The project is part of a national commemoration of the events leading up to the First World War and hundreds of people have taken part in the first stages of what will be 10 days of educational, informative and fun events for people of all ages.
On Saturday, exhibitions dotted around the town opened their doors for the first time to showcase information, artefacts and memorabilia gathered over many months by the team leading the commemoration events.
Families of soldiers who survived the war, and relatives of those who were not so fortunate have been gathered in one place for the first time, providing a unique opportunity to relive and remember the impact of the events that started in 1914.
In Ashbourne Town Hall, historian Trilby Shaw has gathered a huge collection of memorabilia including weapons, uniforms, stories, photographs, medals and even death pennies as part of a free exhibition, open all this week.
Featured in the display are examples of work carried out by pupils at Queen Elizabeth's Grammar School, including decorated ties and a scale model of trenches depicting the German and English sides with "no mans' land" between them.
This will be open each day this week from 10.30am until 4pm.
At Century Hall, in Station Road, committee member Caroline Cooper has arranged for a detailed recreation of a Red Cross WW1 hospital.

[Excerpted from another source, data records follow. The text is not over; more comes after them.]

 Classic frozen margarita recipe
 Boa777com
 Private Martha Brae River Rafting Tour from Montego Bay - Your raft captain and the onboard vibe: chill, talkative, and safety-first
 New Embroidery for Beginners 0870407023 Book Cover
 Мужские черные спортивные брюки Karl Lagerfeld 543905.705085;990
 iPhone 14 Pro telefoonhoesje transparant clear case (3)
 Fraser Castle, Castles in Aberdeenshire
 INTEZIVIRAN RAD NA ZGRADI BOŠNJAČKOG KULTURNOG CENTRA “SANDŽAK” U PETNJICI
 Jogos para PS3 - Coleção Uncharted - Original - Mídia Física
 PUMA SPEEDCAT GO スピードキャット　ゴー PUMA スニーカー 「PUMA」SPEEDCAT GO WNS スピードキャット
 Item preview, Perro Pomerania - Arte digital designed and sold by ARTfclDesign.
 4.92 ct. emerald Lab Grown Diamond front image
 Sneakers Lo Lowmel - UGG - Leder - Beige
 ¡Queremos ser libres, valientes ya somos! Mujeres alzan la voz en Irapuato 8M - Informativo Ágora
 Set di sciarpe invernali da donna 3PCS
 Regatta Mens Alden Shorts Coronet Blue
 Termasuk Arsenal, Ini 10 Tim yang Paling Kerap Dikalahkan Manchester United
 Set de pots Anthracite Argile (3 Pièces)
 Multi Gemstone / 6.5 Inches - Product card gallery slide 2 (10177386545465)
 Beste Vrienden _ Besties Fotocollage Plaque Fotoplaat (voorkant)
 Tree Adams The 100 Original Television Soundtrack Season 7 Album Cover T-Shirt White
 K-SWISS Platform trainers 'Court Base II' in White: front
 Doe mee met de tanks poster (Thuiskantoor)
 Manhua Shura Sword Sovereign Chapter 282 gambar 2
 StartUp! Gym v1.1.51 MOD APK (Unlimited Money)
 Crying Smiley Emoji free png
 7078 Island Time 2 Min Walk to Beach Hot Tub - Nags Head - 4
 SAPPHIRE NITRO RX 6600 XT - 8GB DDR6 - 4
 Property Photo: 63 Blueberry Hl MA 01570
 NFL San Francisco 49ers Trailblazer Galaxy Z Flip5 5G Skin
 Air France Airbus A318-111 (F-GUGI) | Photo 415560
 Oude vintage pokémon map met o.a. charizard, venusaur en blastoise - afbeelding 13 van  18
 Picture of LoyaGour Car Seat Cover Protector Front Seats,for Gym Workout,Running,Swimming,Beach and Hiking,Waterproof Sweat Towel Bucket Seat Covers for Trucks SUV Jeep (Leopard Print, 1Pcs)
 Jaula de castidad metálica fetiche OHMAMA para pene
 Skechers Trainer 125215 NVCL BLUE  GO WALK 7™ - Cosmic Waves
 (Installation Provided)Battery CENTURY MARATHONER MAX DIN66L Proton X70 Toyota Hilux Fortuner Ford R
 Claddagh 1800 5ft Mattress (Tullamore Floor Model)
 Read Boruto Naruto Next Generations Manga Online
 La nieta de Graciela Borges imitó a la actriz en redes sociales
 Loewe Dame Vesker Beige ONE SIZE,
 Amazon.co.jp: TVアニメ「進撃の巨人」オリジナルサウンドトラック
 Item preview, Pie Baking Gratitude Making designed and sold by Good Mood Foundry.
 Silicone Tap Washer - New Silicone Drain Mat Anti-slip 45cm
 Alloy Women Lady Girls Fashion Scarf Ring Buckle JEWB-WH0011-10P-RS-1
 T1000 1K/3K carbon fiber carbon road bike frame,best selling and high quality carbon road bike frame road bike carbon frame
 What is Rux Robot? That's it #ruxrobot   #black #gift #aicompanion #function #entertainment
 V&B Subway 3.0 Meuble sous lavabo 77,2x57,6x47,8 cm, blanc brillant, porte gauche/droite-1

The Methodist Church building was used during the war as a hospital and pictures from the time have been used to recreate it in immaculate detail.
Even the actual beds used in the former hospital, which have been stored in the hall's cellar, are being used.
Visitors can call into the free exhibition from 10.30am until 2.30pm each day this week.
In Church Street, Ashbourne's Heritage Centre has been taken over by First World War information, memorabilia and pictures to focus on the roles of women in the war.
The Heritage Centre will open every day from 11am until 4pm.
Tickets are available from the Town Hall or the Visitor Information Centre.
Friday will see another chance to relive the atmosphere of pre-war Ashbourne with an old-time music hall event taking place in the Empire Ballroom from 7.30pm. Tickets are available from the Visitor Information Centre.
On Sunday, the day the nation marks 100 years since war was declared on Germany in 1914, Derbyshire Dales MP Patrick McLoughlin will read out a declaration as it would have been conveyed in 1914 from the Town Hall Balcony at 2.15pm. He will be joined by East Midlands MEP Andrew Lewer.
Meanwhile, the market square will be transformed into a vibrant 1914 market with stalls offering goods from the period.
A procession will follow the declaration to St Oswald's Church where, at 3pm, a service will be held followed by the laying of a specially-commissioned wreath at the memorial gates in Park Road.
A genuine 1914 scouts bugle has been brought out of a bank vault and will be used to play the Last Post at both services.
Marking the day of declaration and rounding off the commemoration events on Monday, a candlelit vigil will take place in the Memorial Gardens from 9.30pm until 11pm.
During the ceremony, the names of the 111 Ashbourne soldiers who died in the war will be read out and, as each name is read, a candle will be blown out.
Also on Monday, the whole country is being encouraged to turn off their lights between 10pm and 11pm as part of a national act of remembrance.